**Consigne**
Poursuivez le commentaire spirituel sur l'Exode après sa dernière phrase, dans le même ton.

**Texte retenu**
^^^^^^^^

TOUTES nos productions appartiennent à Dieu, elles lui sont acquises par titre de création et de rédemption, sans quoi il n’y aurait pour nous que le non-être et la mort. Le prix par lequel les premiers nés sont rachetés exprime bien la dépendance de toutes nos œuvres à l’égard de Dieu, et l’hommage continuel que nous lui en devons rendre, qui est une entière désappropriation, par laquelle nous reconnaissons, comme dit S. Paul, que c’est en lui que nous vivons, que nous nous mouvons, et que nous sommes 25.

 

v. 17. Le Seigneur ne les conduisit point par le chemin du pays des Philistins, qui est voisin, de peur qu’ils ne se repentissent d’être ainsi sortis, s’ils voyaient s’élever des guerres contre eux, et qu’ils ne s’en retournassent en Égypte.

 

Ceux qui passent par le désert de la foi nue ne souffrent pas de si fortes tentations des Diables ; tant parce qu’ils ont bien d’autres choses à endurer que parce que devant être conduits par une grande perte, si les tentations venaient les attaquer au commencement de cette voie, cela les porterait à reprendre leurs pratiques et à retourner en arrière, à cause que, n’y ayant que si peu de temps qu’ils en seraient sortis, ils n’y seraient pas encore assez affermis.

^^^^^^^^

**Extrait de données**
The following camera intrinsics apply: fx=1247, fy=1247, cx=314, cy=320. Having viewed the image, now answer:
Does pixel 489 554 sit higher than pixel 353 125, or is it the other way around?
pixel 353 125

^^^^^^^^

**Résultat**
 

v. 18. Mais il leur fit faire un long circuit par le chemin du désert, qui est près de la mer rouge. Les enfants d’Israël sortirent ainsi en armes de l’Égypte.

 

Lorsqu’ils sont avancés dans le désert, la guerre ne les étonne plus, parce que ce ne sont plus eux qui combattent, mais le Seigneur en eux. Dans les guerres de la voie passive mais lumineuse, on résiste avec force et violence à cause de la grâce lumineuse qui soutient ; mais dans la foi nue il n’en est pas de même, parce que dans cette nudité commençante, l’âme étant encore faible retournerait dans les pratiques de la voie passive en lumière et en amour aperçu et savoureux, où elle se laisserait peut-être vaincre par une émotion qui causerait le péché. Le sage directeur conduisit donc son peuple par le désert de la foi, près de la mer rouge, qui est bien une autre épreuve que la guerre, mais plus sûre, quoique plus longue et plus pénible.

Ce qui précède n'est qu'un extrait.